Por
Tiago Barbosa Mafra
Nesse
momento crucial da história, marcado pelo fundamentalismo do pensamento único e
pelo endeusamento das verdades individuais, é perceptível a difusão de
questionamentos e diversidade de reivindicações colocadas para o debate pela
população.
Há uma
gama de especificidades, de grandes grupos que buscam espaço, reconhecimento,
respeito, ao mesmo tempo em que muitos que vão às ruas sem saber ao menos o
porquê, apenas por modismo.
Há
também temas gerais, que aparentemente unem em torno de si a pauta de reivindicações,
como a mobilidade urbana; a reforma agrária; a educação e a saúde. Nessa
miríade surgem os mais diversos seguimentos organizados: jovens; mulheres;
negros, indígenas; portadores de necessidades especiais; aposentados; todos
levantando suas bandeiras e cobrando a melhoria nos serviços essenciais
oferecidos pelo Estado. Aí surge um paradoxo, querem um Estado provedor, mas no
mesmo passo cobram menos impostos.
É
inegável a importância da organização social desses grupos para o
fortalecimento da ação popular, da conquista de novos direitos e aprofundamento
dos já conquistados, além, claro, da busca de ocupação de espaços de poder, o
que, por sua vez, esperamos, possa gradativamente desconstruir o discurso
dominante vigente.
Apesar
de toda essa movimentação salutar, um fator cabe ser ressaltado.
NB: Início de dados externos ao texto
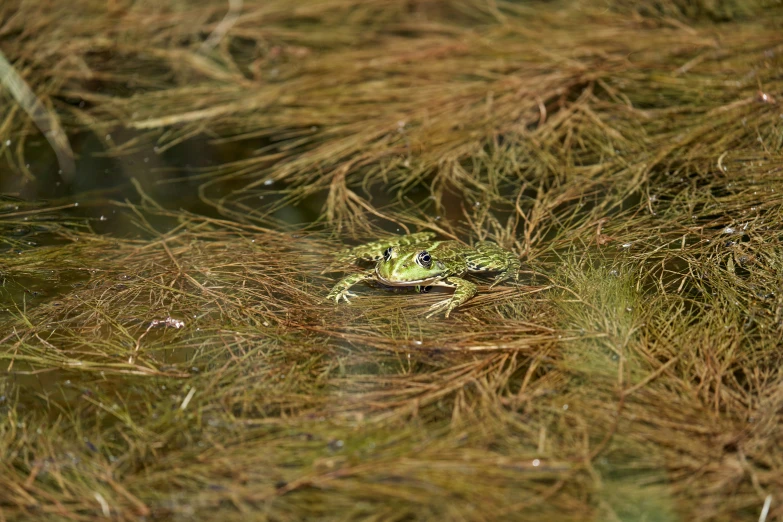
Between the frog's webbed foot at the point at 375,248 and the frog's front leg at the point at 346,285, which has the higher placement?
the frog's webbed foot at the point at 375,248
O
aprofundamento e ênfase nas reivindicações particulares de cada grupo – o
chamado movimento altermundista – apesar de serem frutos da mesma estrutura
social, têm contribuído para a pulverização ou mesmo fragmentação das demandas
de forma que acabam não se articulando num todo. Na busca de ocupação de espaço
político, não há articulação entre os diversos grupos envolvidos.
E aí,
vem a indagação: há algum fator realmente unificador?
A
discriminação racial, a exclusão, a exploração, a fome, a miséria, a violência
de gênero, a destruição ambiental, a falta de acessibilidade, a mobilidade
urbana tratada como mercadoria e não como direito, fermentados por história
oficial que exclui o povo de seu enredo são frutos do mesmo gerador: o sistema
sob o qual vivemos.
A raiz
de toda a violência estrutural está no modelo socioeconômico que a cada dia
fomenta imperceptivelmente o ódio contra qualquer discurso que destoe do que
está posto pela estrutura buscando criminalizar movimentos sociais, submetendo
tudo e todos à lógica da exploração do mais fraco pelo mais forte, banalizando
a desigualdade e a violência, mercantilizando a vida e a política, expropriando
as pessoas de sua própria existência.
Frente
a tantas manifestações emergindo de uma sociedade até o momento apática (?), é
de suma importância que as conquistas realizadas ao longo dos últimos anos
sejam compreendidas pelos movimentos sociais. É urgente identificar quem serve
a quem e como cada membro político se posiciona no jogo atual.
Há um
contexto social diferenciado do de 30 anos atrás, uma classe trabalhadora
multifacetada, com demandas diversas, mas que cada qual a seu modo sofre com a
exploração. Retomar a luta de classes como fator unificador é questão
prioritária, afinal, a esquerda não pode deixar que a disposição de tomar as
ruas seja capturada definitivamente pelo discurso de retroação que a direita
quer impor à população através de seus dispositivos midiáticos. É urgente uma
resposta autêntica da esquerda, que politize o debate.
Com a
queda do Muro de Berlim a luta de classes como ponto de partida para reflexão e
ação acabou sendo relegada a segundo plano, todavia a única coisa que agrega
todos, seja mulher, homem, homossexual, indígena, negro, portador de
necessidades especiais, é o fato de que alguém sempre se apropria do fruto do
trabalho destes atores. As violências as quais estão submetidos são o fator
unificador.
O vicio
da fragmentação das demandas sociais é resultado do momento de individualização
extrema pelo qual passa o mundo.
A elite
confrontará as manifestações, buscando trazê-las para si com discursos
travestidos de democráticos e que guardam em seu interior ranços de
patrimonialismo e dominação.
Ou
enfrentamos o desafio de sair do escamoteamento da luta de classes pelas
demandas particulares, ou corremos o risco de ser carregados por um processo de
restauração conservadora. É impossível esquecer que a luta maior, continua a
ser a luta de classes.
Tiago
Barbosa Mafra, é Professor na rede pública e grande companheiro de lutas.